The standard adult dose of RAUSERPIN is: Initial: 0.1-0.25 mg orally once daily; increase gradually to 0.5-1 mg per day in 2 divided doses. Maximum: 3 mg/day.. The standard adult dose of ALDORIL 15 is: 1 tablet (hydrochlorothiazide 15 mg, methyldopa 250 mg) orally twice daily; increase as needed up to 2 tablets twice daily.. Dosing should always be individualized based on indication, renal and hepatic function, age, and other patient factors.
No direct drug-drug interaction has been formally documented between RAUSERPIN and ALDORIL 15 in current clinical databases. However, individual patient risk factors including other medications, organ function, and comorbidities should always be evaluated by a qualified healthcare provider.

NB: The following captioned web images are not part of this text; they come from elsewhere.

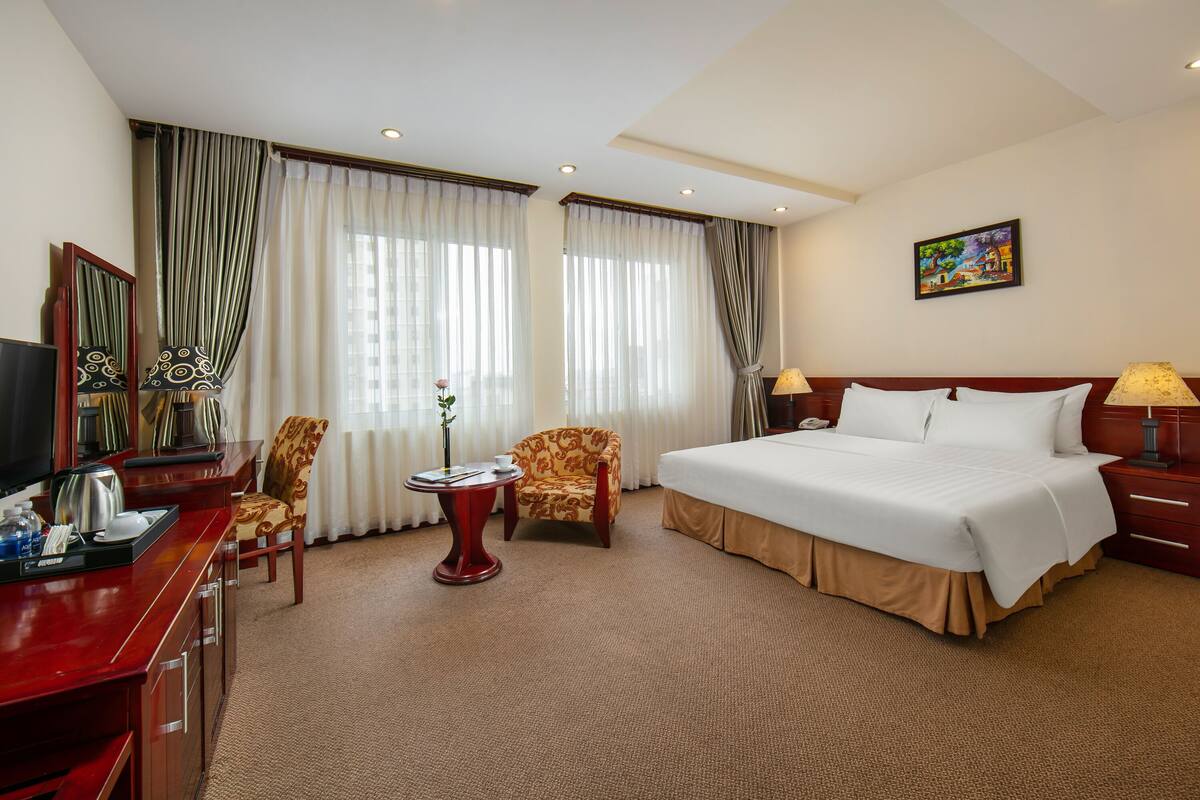 A hotel room with a bed, a desk with a television, a chair, a small table with a vase, and curtains.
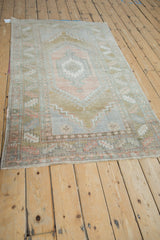 Vintage Distressed Oushak rug, serrated medallion and border, muted rose and bronze.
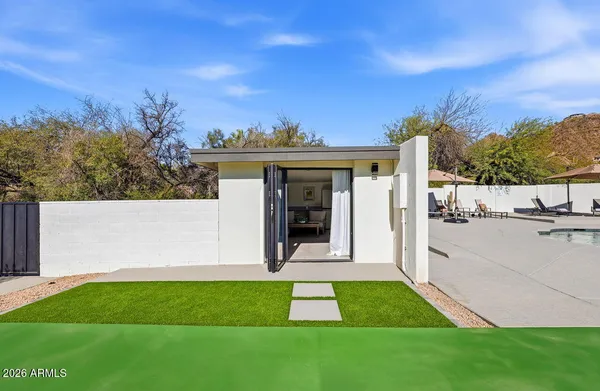 a view of house with backyard and outdoor seating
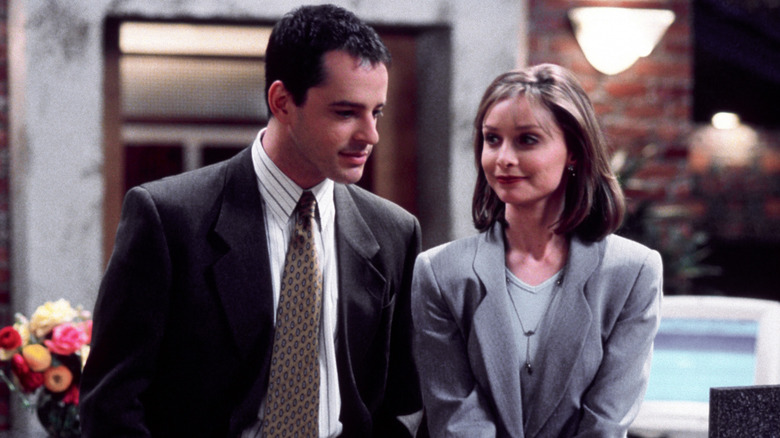 Gil Bellows and Calista Flockhart as Billy and Ally, walking through an office on Ally McBeal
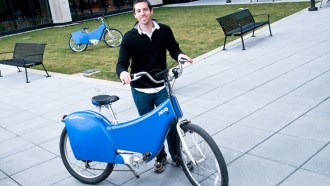 a man standing next to a blue electric bike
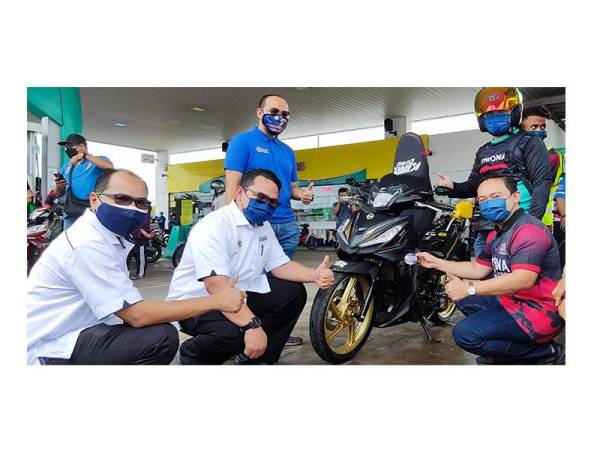 Wan Saiful (kanan) menampal pelekat kempen menyimpan bersama PTPTN pada sebuah motosikal penerima Program Minyak Motor Percuma di Jitra pada Sabtu. Turut kelihatan (duduk dari kiri) Syerman dan Esrifaridz.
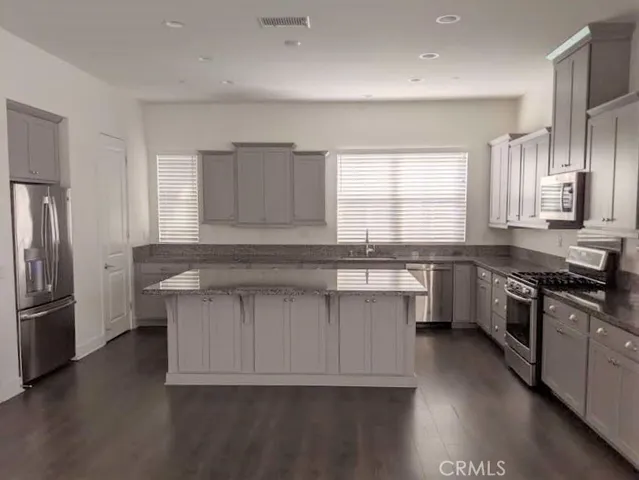 a kitchen with granite countertop a stove a sink and a refrigerator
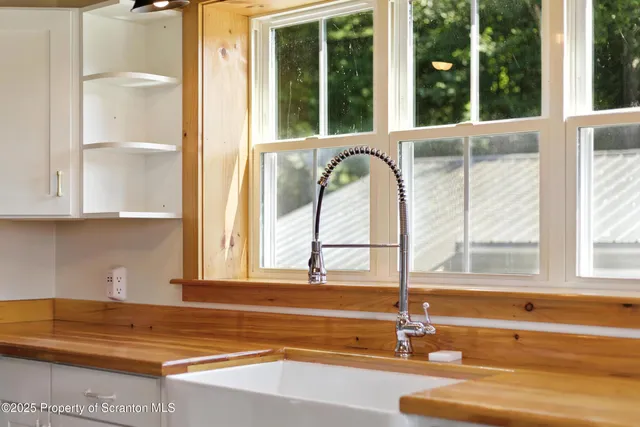 a view of a kitchen with a sink and large window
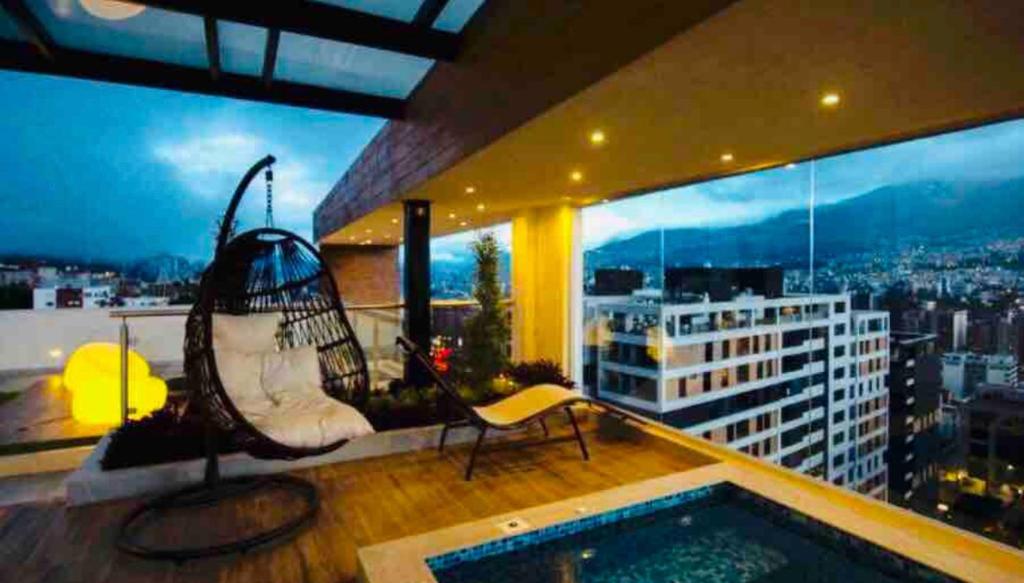 a balcony with a swing and a pool on a building at Exclusivo alojamiento, excelente vista y ubicación in Quito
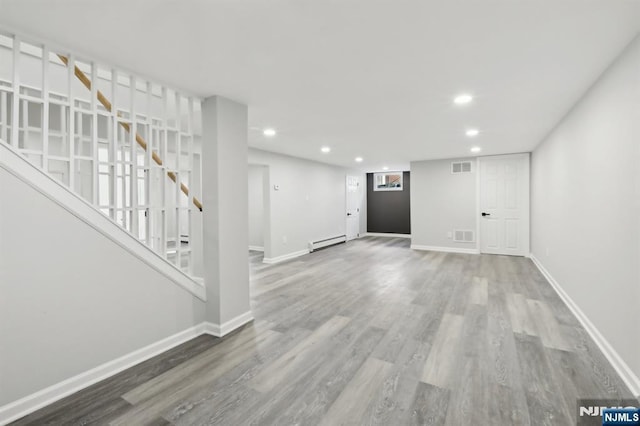 8 Oak St, Netcong Borough, NJ 07857 - unfurnished living room with a baseboard radiator, stairway, recessed lighting, wood finished floors, and baseboards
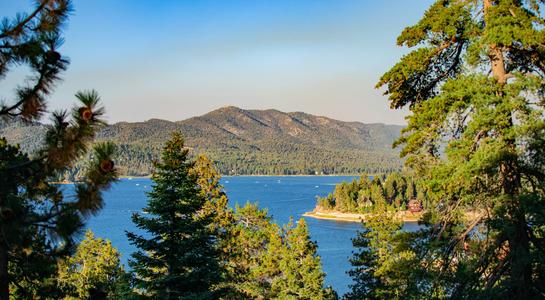 View of Big Bear Lake framed by pine trees, a classic weekend getaway from Los Angeles
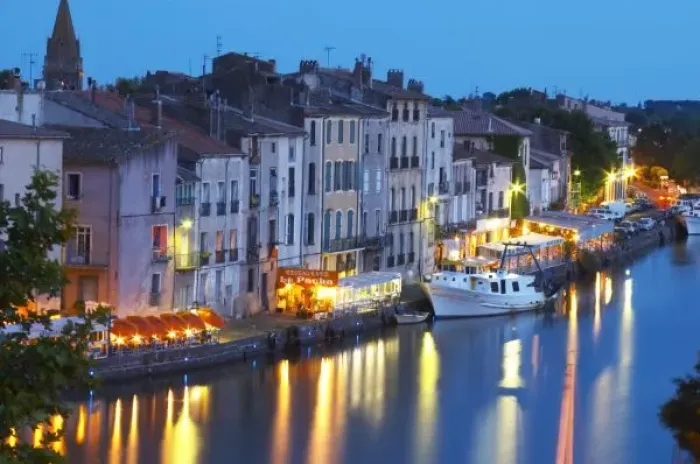 Framed Print : Restaurants along the l Herault river. L Herault river. A fishing boat. Agde town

The maternal-fetal safety profiles differ. RAUSERPIN is classified as Category C. Rauserpin (reserpine) crosses the placenta. First trimester: Increased risk of congenital malformations including skeletal and cardiovascular anomalies based on animal studies; hum. ALDORIL 15 is classified as Category C. First trimester: No increased risk of major malformations based on limited human data; animal studies show no teratogenicity at clinically relevant doses. Second/third trimesters: . Always consult a maternal-fetal medicine specialist before taking either drug during pregnancy or lactation.